五稜郭タワー1階の、チケット売場付近に、「箱館戦争」があった明治初期に名を残したとされる人物を描いた「箱館五凌郭之降伏」という錦絵が展示されています。
※「五凌郭」とありますが、誤字ではなく、このようなタイトルだそうです。
注目したのはこの人物。
「西郷吉之助」。
そう、もう6年前になりますが、大河ドラマ「西郷どん」でブームを呼んだ、あの「西郷隆盛」です。
何故、西郷隆盛を描いた絵が五稜郭タワーにあるのかという疑問がありますが、その点に関して函館の歴史に関する書物を読んでみると、箱館戦争の時、西郷隆盛が箱館に来ていたのと噂があるのだそうです。
もしかしたら、今後ガイドをする中で、この点について尋ねられる可能性もあるので、読んだ本の記載を引用する形で自分なりに整理してみました。
細かい部分では違いはあるようだけど、概ね次のような経過だったようです。
箱館戦争において新政府軍が蝦夷地(道南の乙部町)に上陸し、戦闘が拡大していったさ中の1869年5月1日(旧暦)、薩摩藩の西郷隆盛は、腹心の部下であり、新政府軍の軍監であった黒田清隆(後の北海道開拓使長官)を心配して出航し、5日に品川に到着しました。

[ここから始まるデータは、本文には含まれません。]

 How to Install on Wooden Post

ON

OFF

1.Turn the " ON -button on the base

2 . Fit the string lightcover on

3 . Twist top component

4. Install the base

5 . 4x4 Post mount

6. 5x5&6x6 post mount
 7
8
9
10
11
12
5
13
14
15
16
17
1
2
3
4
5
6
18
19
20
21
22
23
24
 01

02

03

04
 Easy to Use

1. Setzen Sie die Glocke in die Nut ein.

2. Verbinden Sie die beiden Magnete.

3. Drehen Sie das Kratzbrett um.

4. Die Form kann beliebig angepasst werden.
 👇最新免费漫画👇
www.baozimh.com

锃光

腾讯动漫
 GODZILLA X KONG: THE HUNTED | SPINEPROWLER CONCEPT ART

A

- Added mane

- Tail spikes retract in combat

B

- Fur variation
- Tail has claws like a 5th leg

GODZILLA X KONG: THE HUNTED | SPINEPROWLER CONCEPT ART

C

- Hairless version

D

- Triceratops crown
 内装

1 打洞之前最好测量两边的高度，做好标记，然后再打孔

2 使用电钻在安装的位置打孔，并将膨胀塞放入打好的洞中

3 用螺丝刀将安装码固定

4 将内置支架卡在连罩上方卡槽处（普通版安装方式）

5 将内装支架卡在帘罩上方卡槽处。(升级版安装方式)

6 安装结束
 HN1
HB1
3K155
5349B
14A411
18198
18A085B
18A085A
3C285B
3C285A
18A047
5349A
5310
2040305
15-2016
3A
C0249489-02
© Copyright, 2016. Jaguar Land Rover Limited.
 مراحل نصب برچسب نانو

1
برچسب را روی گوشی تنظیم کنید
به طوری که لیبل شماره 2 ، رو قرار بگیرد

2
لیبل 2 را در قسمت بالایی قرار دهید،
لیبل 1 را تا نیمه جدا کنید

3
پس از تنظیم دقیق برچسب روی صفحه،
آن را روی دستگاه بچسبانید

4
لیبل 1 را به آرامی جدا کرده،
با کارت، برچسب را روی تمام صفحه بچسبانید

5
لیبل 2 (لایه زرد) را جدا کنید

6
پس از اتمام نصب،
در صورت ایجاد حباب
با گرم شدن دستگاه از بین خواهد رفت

その後、25日になって、西郷の乗る「三邦丸」が箱館沖に姿を現したそうですが、箱館戦争は、17日に榎本武揚らが新政府軍に降伏し、翌18日に、旧幕府軍の占領下にあった五稜郭が明け渡されたことで終結していたことから、西郷らは、上陸することなくそのまま帰還していったとされています。
よって、答えとしては、「箱館にやっては来たけれど、既に箱館戦争が終結しており、上陸も参戦もしていない。」ということになるのだと思います。
黒田清隆は西郷と同じ薩摩藩の人物でしたが、新政府軍には長州藩から派遣された軍監もいて、5月1日時点で長州藩は「箱館戦争の大勢は決まっており、西郷が箱館に着くころには終わっているだろう」と読んでいたいたそうで、実際そのとおりの結末になったということでした。
これが例えば、既に箱館戦争は終結していたけれど、腹心の部下であった黒田清隆を労うなどの名目で上陸でもしていたら、現在の函館港のどこかに、上陸記念碑みたいなものができていて、話題になったりしていたのかもしれないなと、本を読んでいて思いました。